Het verhaal van Eric

‘Nu krijg ik weer de kans om op mijn lichaam te vertrouwen’

‘In 2002 merkte ik dat typen niet meer zo makkelijk ging. Aanvankelijk dacht ik aan een muisarm. Een paar maanden later had ik een bruiloft en iedereen ging de dansvloer op. Nou ben ik niet de beste danser van de wereld, maar ik merkte dat het nog houteriger ging dan normaal. Mijn linkerbeen wilde niet meedoen.’ Eric gaat naar Ceasar-therapie, maar na vijf maanden oefeningen is er nauwelijks vooruitgang. De Ceasar-therapeute verwijst door naar de neuroloog.

Bloei van mijn leven

‘De neuroloog had goed nieuws en slecht nieuws: er was geen tumor of bloeding te zien in mijn hersenen, maar hij constateerde wel een beginnende vorm van Parkinson.
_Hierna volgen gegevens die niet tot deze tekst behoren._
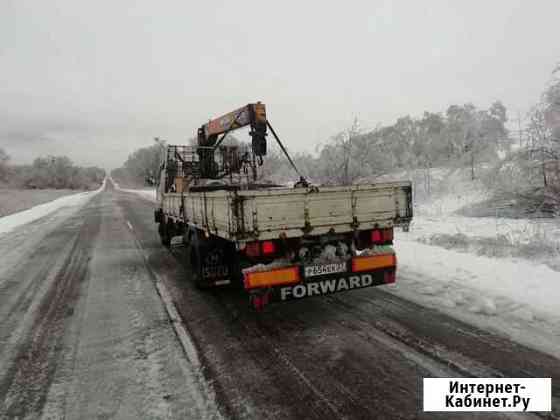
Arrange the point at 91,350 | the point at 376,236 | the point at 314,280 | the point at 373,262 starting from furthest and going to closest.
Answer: the point at 376,236, the point at 373,262, the point at 314,280, the point at 91,350

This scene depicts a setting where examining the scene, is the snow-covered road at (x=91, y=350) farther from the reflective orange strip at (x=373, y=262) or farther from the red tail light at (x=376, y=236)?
the red tail light at (x=376, y=236)

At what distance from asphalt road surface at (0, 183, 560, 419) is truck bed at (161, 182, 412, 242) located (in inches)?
45.1

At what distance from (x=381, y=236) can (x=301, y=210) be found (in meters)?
1.40

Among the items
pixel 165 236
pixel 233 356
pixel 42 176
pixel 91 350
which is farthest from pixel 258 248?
pixel 42 176

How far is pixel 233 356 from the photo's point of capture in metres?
3.42

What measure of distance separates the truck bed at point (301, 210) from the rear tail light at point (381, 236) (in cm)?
18

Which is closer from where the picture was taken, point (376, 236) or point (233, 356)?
point (233, 356)

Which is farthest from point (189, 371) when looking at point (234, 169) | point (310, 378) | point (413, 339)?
point (234, 169)

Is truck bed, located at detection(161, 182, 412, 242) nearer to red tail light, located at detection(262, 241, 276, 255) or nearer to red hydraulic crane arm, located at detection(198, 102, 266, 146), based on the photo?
red tail light, located at detection(262, 241, 276, 255)

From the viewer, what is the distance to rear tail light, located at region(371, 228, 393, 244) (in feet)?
15.4

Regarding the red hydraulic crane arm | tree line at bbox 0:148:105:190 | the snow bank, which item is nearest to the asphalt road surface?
the snow bank

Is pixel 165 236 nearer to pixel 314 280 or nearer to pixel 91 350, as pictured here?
pixel 91 350

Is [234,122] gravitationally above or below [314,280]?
above

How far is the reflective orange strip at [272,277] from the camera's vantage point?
3.88 m
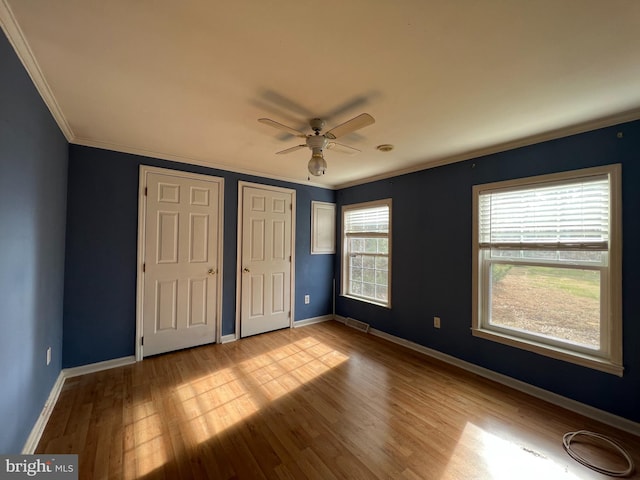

Eerlijk gezegd, zei me dat niet zo veel en eigenlijk wilde ik het ook niet weten. Veel chronische patiënt gaan door deze ontkenningsfase. Bij Parkinson dacht ik aan oude, schuifelende mannetjes. Maar ik was in de bloei van mijn leven met een druk gezinsleven en een pittige baan met veel verantwoordelijkheid.’

Dof gevoel

‘In het begin vond ik het niet nodig om medicijnen te gebruiken of om een vaste neuroloog te zien. Ik had soms wel een dof gevoel in mijn linkerbeen. Maar als een collega een opmerking maakte over mijn vreemde loopje, vertelde ik dat ik een blessure had opgelopen met voetballen. Zolang het mijn functioneren niet in de weg stond, heb ik niks verteld op mijn werk. Achteraf misschien maar goed ook; veel werkgevers kunnen hier niet zo goed mee omgaan.’

Uit de kast

‘Pas drie jaar later ben ik ‘uit de kast gekomen’ en heb op mijn werk verteld dat ik Parkinson heb. In eerste instantie waren collega’s geschokt, maar al snel kwamen ze erachter dat ik nog precies dezelfde persoon was, die weliswaar een beetje mank liep. In deze periode ben ik gestart met het slikken van dopamine agonisten. Dat zijn moleculen die lijken op dopamine, maar net anders. Na enkele jaren voldeed dat niet meer en ben ik overgestapt op dopamine.’